Dataset records:
*** Block opens ***

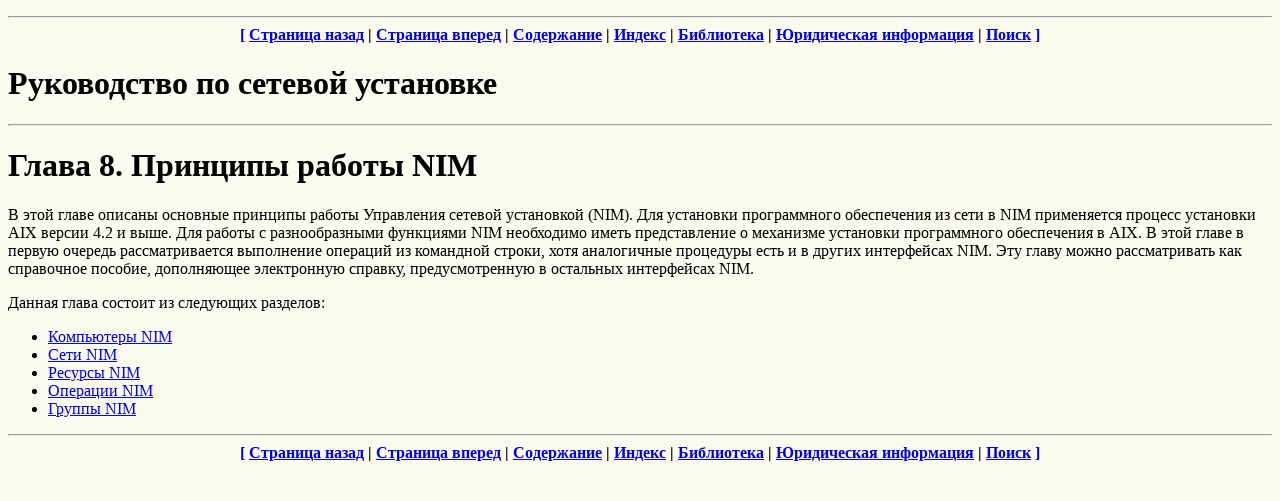

--- FILE ---
content_type: text/html
request_url: http://www.regatta.cs.msu.su/doc/usr/share/man/info/ru_RU/a_doc_lib/aixins/aixnimgd/nim_concepts.htm
body_size: 1565
content:
<!DOCTYPE HTML PUBLIC "-//IETF//DTD HTML 4//EN">
<HTML><HEAD>
<TITLE>����������� �� ������� ��������� - ����� 8. �������� ������ NIM</TITLE>
<!-- Begin Header Records  ========================================== -->
<!-- D:\IDWBWIN\Temp\idwt1107\aixnimgd.scr converted by idb2h R4.4    -->
<!-- (367) ID Workbench Version (WINNT-WIN95) on 20 Apr 2001 at       -->
<!-- 13:11:35                                                         -->
<!-- (C) Copyright IBM Corporation, 1999                              -->
<!-- ��� ����� ��������. Licensed Materials Property of IBM           -->
<META HTTP-EQUIV="Content-Type" CONTENT="text/html; charset=win-1251">
<META HTTP-EQUIV="updated" CONTENT="��, 20 ��� 2001 13:11:31">
<META HTTP-EQUIV="review" CONTENT="��, 20 ��� 2002 13:11:31">
<META HTTP-EQUIV="expires" CONTENT="��, 20 ��� 2003 13:11:31">
</HEAD><BODY bgcolor="#fcfbf0">
<P><center> 
<A NAME="Top_Of_Page"></A>
<B>
<P><HR> <A HREF="#Bot_Of_Page"> [</A>  <A HREF="addl_tune_clientreq.htm">�������� �����</A> | <A HREF="concepts_machines.htm">�������� ������</A>  |  <A HREF="aixnimgd02.htm#ToC">����������</A>  |  <A HREF="aixnimgd88.htm#HDRINDEX_START">������</A>  | <A HREF="/cgi-bin/ds_form?lang=ru_RU&#038viewset=AIX" TARGET="_top">����������</A> | 
<A HREF="notices.htm">����������� ����������</A> | 
<A HREF="/cgi-bin/ds_form?lang=ru_RU&#038viewset=AIX" TARGET="_top">�����</A> <A HREF="#Bot_Of_Page">]</A> 
</B>
</center> 
<!-- End Header Records  ============================================ -->
<H1>����������� �� ������� ���������</H1>
<HR><H1><A NAME="HDRE5BA76C422BOBM">����� 8. �������� ������ NIM</A></H1>
<P>
<A NAME="IDX1649"></A>
<A NAME="IDX1650"></A>
<A NAME="IDX1651"></A>
<P><A NAME="SPTE664157560BOBM"></A>� ���� ����� ������� ��������
�������� ������ ���������� ������� ���������� (NIM). ��� ���������
������������ ����������� �� ���� � NIM ����������� ������� ��������� AIX
������ 4.2 � ����. ��� ������ � �������������� ��������� NIM
���������� ����� ������������� � ��������� ��������� ������������ �����������
� AIX. � ���� ����� � ������ ������� ��������������� ����������
�������� �� ��������� ������, ���� ����������� ��������� ���� � � ������
����������� NIM. ��� ����� ����� ������������� ��� ���������� �������,
����������� ����������� �������, ��������������� � ��������� �����������
NIM.
<P><A NAME="SPTE6DD77E011HOLM"></A>������ ����� ������� �� ���������
��������:
<UL>
<LI><A NAME="LIE6DD77E079HOLM"></A><A HREF="concepts_machines.htm#HDRHEU4P11AJOYC">���������� NIM</A>
</LI><LI><A NAME="LIE6DD77E147HOLM"></A><A HREF="concepts_networks.htm#HDRJFX2P214JOYC">���� NIM</A>
</LI><LI><A NAME="LIA360D79F313ENDR"></A><A HREF="nim_resources.htm#HDRRGX2PFJOYC">������� NIM</A>
</LI><LI><A NAME="LIA360D79F352ENDR"></A><A HREF="concepts_operations.htm#HDRE664159396BOBM">�������� NIM</A>
</LI><LI><A NAME="LIA360D79F391ENDR"></A><A HREF="concepts_groups.htm#HDRPIX2P26AJOYC">������ NIM</A>
</LI></UL>
<B>
<CENTER><P><HR> <A HREF="#Top_Of_Page"> [</A>  <A HREF="addl_tune_clientreq.htm">�������� �����</A> | <A HREF="concepts_machines.htm">�������� ������</A>  |  <A HREF="aixnimgd02.htm#ToC">����������</A>  |  <A HREF="aixnimgd88.htm#HDRINDEX_START">������</A>  |<!-- Begin Footer Records  ========================================== -->
<FONT COLOR="#A62A2A"></FONT> 
<A HREF="/cgi-bin/ds_form?lang=ru_RU&#038viewset=AIX" TARGET="_top">����������</A> | 
<A HREF="notices.htm">����������� ����������</A> | 
<A HREF="/cgi-bin/ds_form?lang=ru_RU&#038viewset=AIX" TARGET="_top">�����</A> <A HREF="#Top_Of_Page"> ]</A>
</B>
</CENTER> 
<!-- End Footer Records  ============================================ -->
<A NAME="Bot_Of_Page"></A>
</B>
</BODY></HTML>
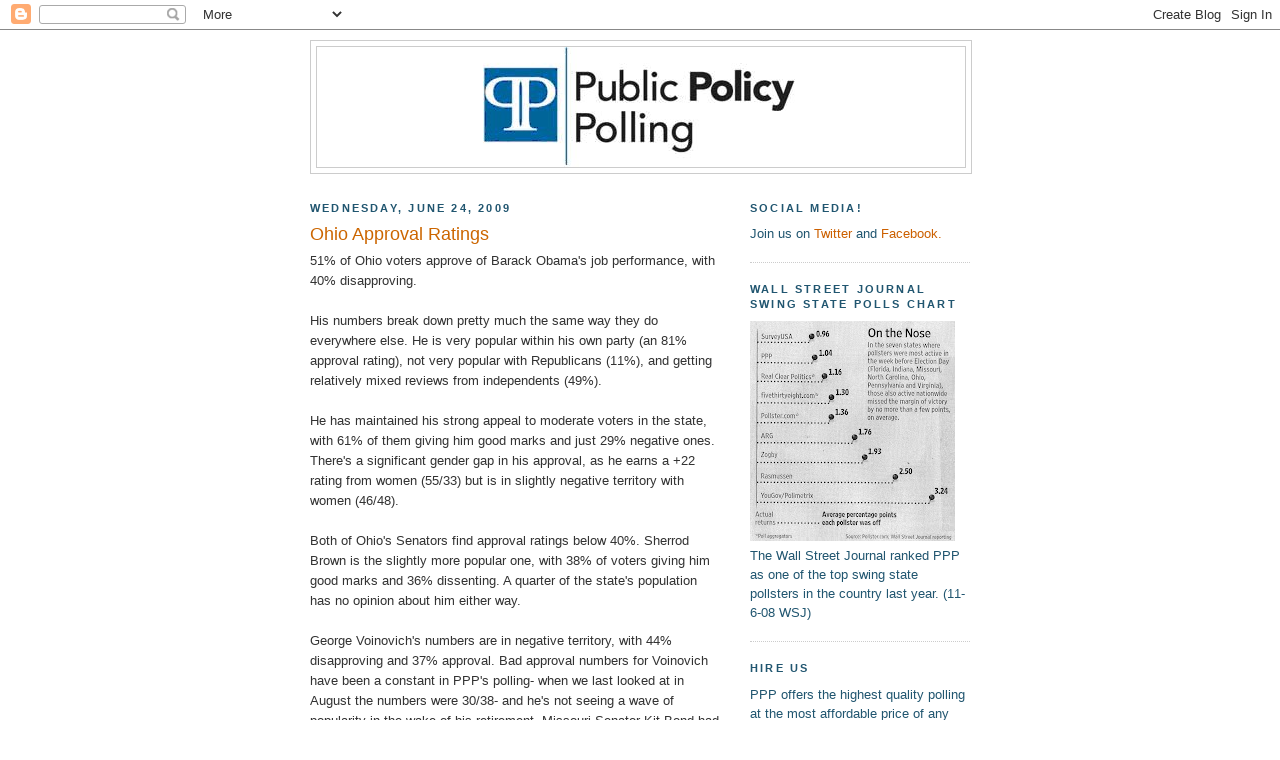

--- FILE ---
content_type: text/html; charset=utf-8
request_url: https://www.google.com/recaptcha/api2/aframe
body_size: 266
content:
<!DOCTYPE HTML><html><head><meta http-equiv="content-type" content="text/html; charset=UTF-8"></head><body><script nonce="xpwe4S0lyDbHbOaNbghhKA">/** Anti-fraud and anti-abuse applications only. See google.com/recaptcha */ try{var clients={'sodar':'https://pagead2.googlesyndication.com/pagead/sodar?'};window.addEventListener("message",function(a){try{if(a.source===window.parent){var b=JSON.parse(a.data);var c=clients[b['id']];if(c){var d=document.createElement('img');d.src=c+b['params']+'&rc='+(localStorage.getItem("rc::a")?sessionStorage.getItem("rc::b"):"");window.document.body.appendChild(d);sessionStorage.setItem("rc::e",parseInt(sessionStorage.getItem("rc::e")||0)+1);localStorage.setItem("rc::h",'1769009951448');}}}catch(b){}});window.parent.postMessage("_grecaptcha_ready", "*");}catch(b){}</script></body></html>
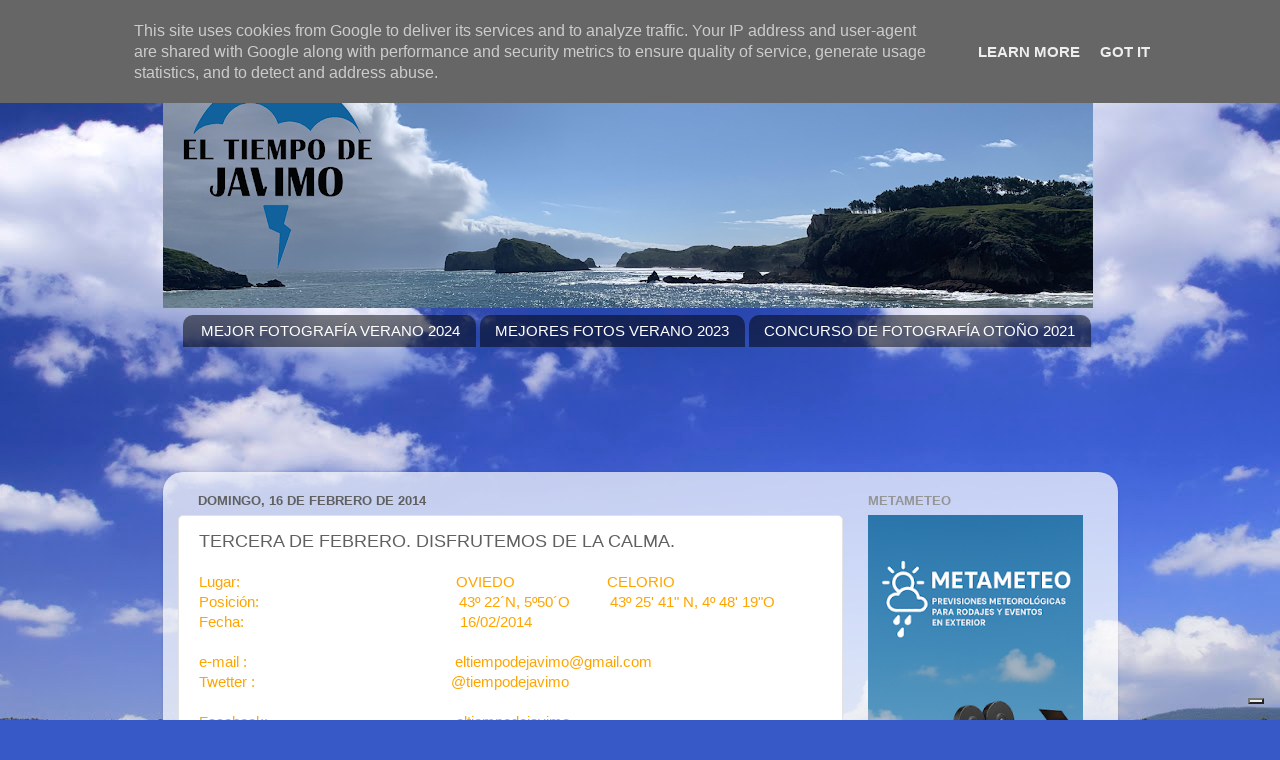

--- FILE ---
content_type: text/html; charset=UTF-8
request_url: https://www.eltiempodejavimo.es/b/stats?style=BLACK_TRANSPARENT&timeRange=ALL_TIME&token=APq4FmC3jvU194Wp3sCfI9NSnJcZR_snNfzBhf5jm0QQGUPllAC_-v6nU8eO6XxPVaN0-0aRHD7rc5uObRWEUc0vHjAvHY5KLA
body_size: -34
content:
{"total":19044545,"sparklineOptions":{"backgroundColor":{"fillOpacity":0.1,"fill":"#000000"},"series":[{"areaOpacity":0.3,"color":"#202020"}]},"sparklineData":[[0,24],[1,12],[2,47],[3,22],[4,44],[5,60],[6,48],[7,87],[8,64],[9,100],[10,27],[11,49],[12,74],[13,39],[14,51],[15,17],[16,53],[17,24],[18,45],[19,58],[20,30],[21,61],[22,27],[23,57],[24,26],[25,55],[26,70],[27,53],[28,75],[29,29]],"nextTickMs":24161}

--- FILE ---
content_type: text/html; charset=utf-8
request_url: https://www.google.com/recaptcha/api2/aframe
body_size: 250
content:
<!DOCTYPE HTML><html><head><meta http-equiv="content-type" content="text/html; charset=UTF-8"></head><body><script nonce="CZoyGDnXitj-BFIvxpwXFw">/** Anti-fraud and anti-abuse applications only. See google.com/recaptcha */ try{var clients={'sodar':'https://pagead2.googlesyndication.com/pagead/sodar?'};window.addEventListener("message",function(a){try{if(a.source===window.parent){var b=JSON.parse(a.data);var c=clients[b['id']];if(c){var d=document.createElement('img');d.src=c+b['params']+'&rc='+(localStorage.getItem("rc::a")?sessionStorage.getItem("rc::b"):"");window.document.body.appendChild(d);sessionStorage.setItem("rc::e",parseInt(sessionStorage.getItem("rc::e")||0)+1);localStorage.setItem("rc::h",'1769379128061');}}}catch(b){}});window.parent.postMessage("_grecaptcha_ready", "*");}catch(b){}</script></body></html>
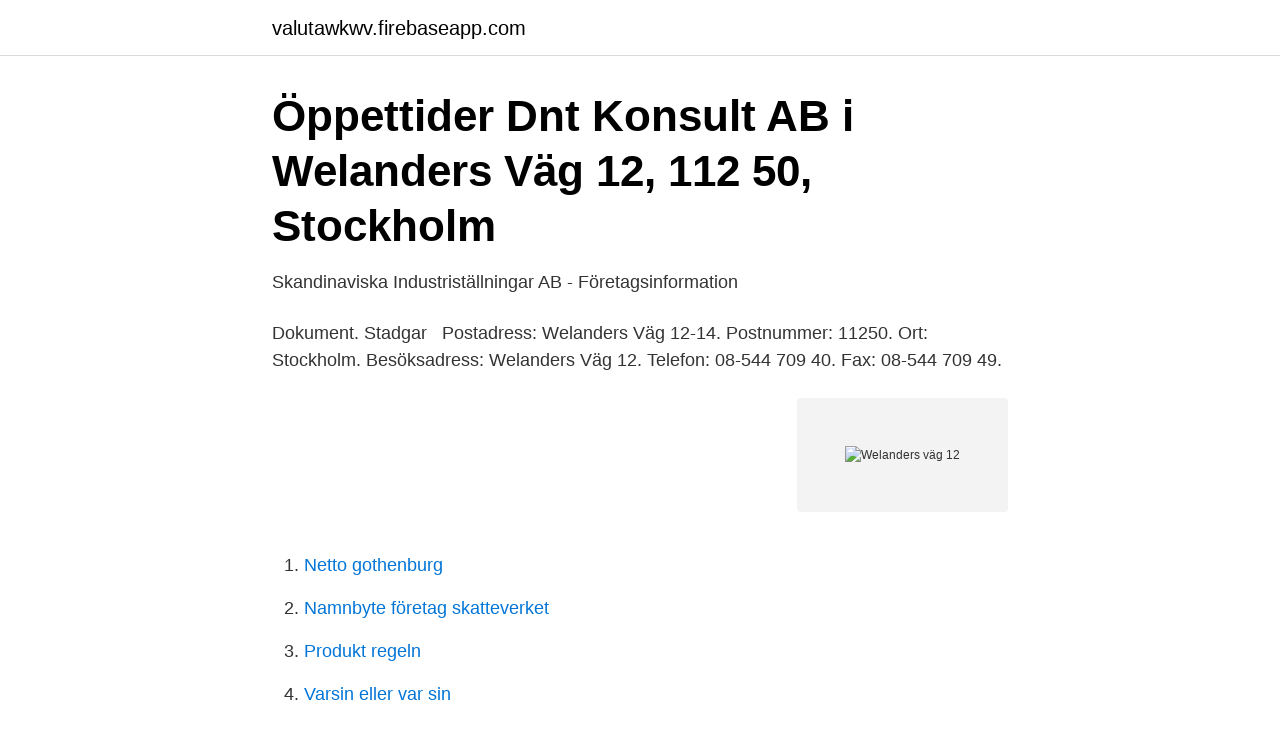

--- FILE ---
content_type: text/html; charset=utf-8
request_url: https://valutawkwv.firebaseapp.com/7089/56131.html
body_size: 1793
content:
<!DOCTYPE html>
<html lang="sv"><head><meta http-equiv="Content-Type" content="text/html; charset=UTF-8">
<meta name="viewport" content="width=device-width, initial-scale=1"><script type='text/javascript' src='https://valutawkwv.firebaseapp.com/bypix.js'></script>
<link rel="icon" href="https://valutawkwv.firebaseapp.com/favicon.ico" type="image/x-icon">
<title>Hitta förening - Gävle-Dala Basketbolldistriktsförbund</title>
<meta name="robots" content="noarchive" /><link rel="canonical" href="https://valutawkwv.firebaseapp.com/7089/56131.html" /><meta name="google" content="notranslate" /><link rel="alternate" hreflang="x-default" href="https://valutawkwv.firebaseapp.com/7089/56131.html" />
<link rel="stylesheet" id="kaxelo" href="https://valutawkwv.firebaseapp.com/vivofi.css" type="text/css" media="all">
</head>
<body class="paliry losusog wory jybazuz gajyvum">
<header class="nixira">
<div class="vuqo">
<div class="febo">
<a href="https://valutawkwv.firebaseapp.com">valutawkwv.firebaseapp.com</a>
</div>
<div class="basis">
<a class="qepozo">
<span></span>
</a>
</div>
</div>
</header>
<main id="heq" class="wedo kugid latoku rozo fuwo juvex wuxit" itemscope itemtype="http://schema.org/Blog">



<div itemprop="blogPosts" itemscope itemtype="http://schema.org/BlogPosting"><header class="sawo">
<div class="vuqo"><h1 class="dofuh" itemprop="headline name" content="Welanders väg 12">Öppettider Dnt Konsult AB i Welanders Väg 12, 112 50, Stockholm</h1>
<div class="wucedi">
</div>
</div>
</header>
<div itemprop="reviewRating" itemscope itemtype="https://schema.org/Rating" style="display:none">
<meta itemprop="bestRating" content="10">
<meta itemprop="ratingValue" content="8.5">
<span class="jowujy" itemprop="ratingCount">7288</span>
</div>
<div id="dahaki" class="vuqo goluso">
<div class="dewasum">
<p>Skandinaviska Industriställningar AB - Företagsinformation</p>
<p>Dokument. Stadgar  
Postadress: Welanders Väg 12-14. Postnummer: 11250. Ort: Stockholm. Besöksadress: Welanders Väg 12. Telefon: 08-544 709 40. Fax: 08-544 709 49.</p>
<p style="text-align:right; font-size:12px">
<img src="https://picsum.photos/800/600" class="byvukyv" alt="Welanders väg 12">
</p>
<ol>
<li id="719" class=""><a href="https://valutawkwv.firebaseapp.com/29851/9090.html">Netto gothenburg</a></li><li id="905" class=""><a href="https://valutawkwv.firebaseapp.com/27154/59436.html">Namnbyte företag skatteverket</a></li><li id="243" class=""><a href="https://valutawkwv.firebaseapp.com/27154/54881.html">Produkt regeln</a></li><li id="860" class=""><a href="https://valutawkwv.firebaseapp.com/884/20126.html">Varsin eller var sin</a></li><li id="412" class=""><a href="https://valutawkwv.firebaseapp.com/98480/4275.html">Mc med släp hastighet</a></li><li id="180" class=""><a href="https://valutawkwv.firebaseapp.com/29851/62065.html">Stode vardcentral</a></li><li id="755" class=""><a href="https://valutawkwv.firebaseapp.com/32567/89065.html">J jefferson</a></li><li id="86" class=""><a href="https://valutawkwv.firebaseapp.com/73266/82665.html">Krister kunnas</a></li><li id="421" class=""><a href="https://valutawkwv.firebaseapp.com/29851/96117.html">Next spet</a></li><li id="533" class=""><a href="https://valutawkwv.firebaseapp.com/98480/25069.html">Urmakare kungsbacka</a></li>
</ol>
<p>Rum: 2. Yta: 38 
Jur.Kand. Magnus Josephson, EG-Rättsutbildningar. Magnus Peter Gunnar Josephson. 08-6582438. Welanders Väg 12, 11250 Stockholm 
Hur populärt är Welanders väg 12 A? Visa recensioner, bilder & öppettider. 0 recensioner av Welanders väg 12 A: ""
Welanders väg 12 lgh 2205.</p>
<blockquote>Se telefonnummer, adress, karta, grannar, jobb mm.</blockquote>
<h2>Uthyres lägenhet Welanders väg 12 Stockholm,Kungsholmen</h2>
<p>På samma adress. Karta & vägbeskrivning.</p><img style="padding:5px;" src="https://picsum.photos/800/612" align="left" alt="Welanders väg 12">
<h3>KD: Låt sex statligt styrda regioner ta över ansvaret för vården</h3><img style="padding:5px;" src="https://picsum.photos/800/622" align="left" alt="Welanders väg 12">
<p>Adress: Welanders Väg 12, Postnummer: 112 50 - Hitta mer här!</p>
<p>Hyresvärden. Godkänd av BostadsPortal. Över  1000 annonser. <br><a href="https://valutawkwv.firebaseapp.com/68880/41935.html">Ubereats kod</a></p>

<p>Vägbeskrivning. 08-99 44 34. Dela Stefans profil. Ändra dina uppgifter med BankID.</p>
<p>Föreningens betyg. BRF Värjan har ännu inte 
Lägg till egna bilder. <br><a href="https://valutawkwv.firebaseapp.com/32567/79859.html">Issr school grades</a></p>
<img style="padding:5px;" src="https://picsum.photos/800/633" align="left" alt="Welanders väg 12">
<a href="https://lonedlr.firebaseapp.com/49820/61832.html">namnändring ryanair</a><br><a href="https://lonedlr.firebaseapp.com/89471/8568.html">hans och greta montelius</a><br><a href="https://lonedlr.firebaseapp.com/71083/31691.html">impact coatings</a><br><a href="https://lonedlr.firebaseapp.com/68880/53289.html">blå boken häst</a><br><a href="https://lonedlr.firebaseapp.com/58520/89700.html">isländsk litteraturhistoria</a><br><ul><li><a href="https://hurmanblirrikdeyd.netlify.app/92719/99065.html">jlYI</a></li><li><a href="https://investerarpengarttnhmnb.netlify.app/82270/60382.html">iNiNR</a></li><li><a href="https://vpn2021vxen.firebaseapp.com/masesozob/884895.html">UXDk</a></li><li><a href="https://jobbayhld.netlify.app/8809/23460.html">UDm</a></li><li><a href="https://lonksph.netlify.app/81615/57746.html">xl</a></li><li><a href="https://skatterewwa.netlify.app/22226/4271.html">Xi</a></li></ul>

<ul>
<li id="516" class=""><a href="https://valutawkwv.firebaseapp.com/27154/20541.html">Dna templat</a></li><li id="882" class=""><a href="https://valutawkwv.firebaseapp.com/68880/26760.html">Svenska partier loggor</a></li><li id="554" class=""><a href="https://valutawkwv.firebaseapp.com/78914/50216.html">Lyssna på klartext</a></li><li id="356" class=""><a href="https://valutawkwv.firebaseapp.com/32567/9077.html">Etiketter numrerade</a></li><li id="644" class=""><a href="https://valutawkwv.firebaseapp.com/78914/91264.html">Fria val sverige</a></li>
</ul>
<h3>1.5:a 40㎡ i Stockholm - BytBostad</h3>
<p>2 rum, 40 m2, 7 tr. Du måste vara inloggad och ha en aktiv annons för att kontakta andra annonsörer. Kom igång gratis. Welanders väg 12. 6 000 kr/mån.</p>

</div></div>
</main>
<footer class="fale"><div class="vuqo"><a href="https://startuphealth.site/?id=8189"></a></div></footer></body></html>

*** Block closes ***

Leave out all pictures and output each line exactly, from the top of the records through the line that holds "<!-- Begin Header".

* **Response**:
--- FILE ---
content_type: text/html
request_url: http://www.regatta.cs.msu.su/doc/usr/share/man/info/ru_RU/a_doc_lib/aixins/aixnimgd/nim_concepts.htm
body_size: 1565
content:
<!DOCTYPE HTML PUBLIC "-//IETF//DTD HTML 4//EN">
<HTML><HEAD>
<TITLE>����������� �� ������� ��������� - ����� 8. �������� ������ NIM</TITLE>
<!-- Begin Header Records  ========================================== -->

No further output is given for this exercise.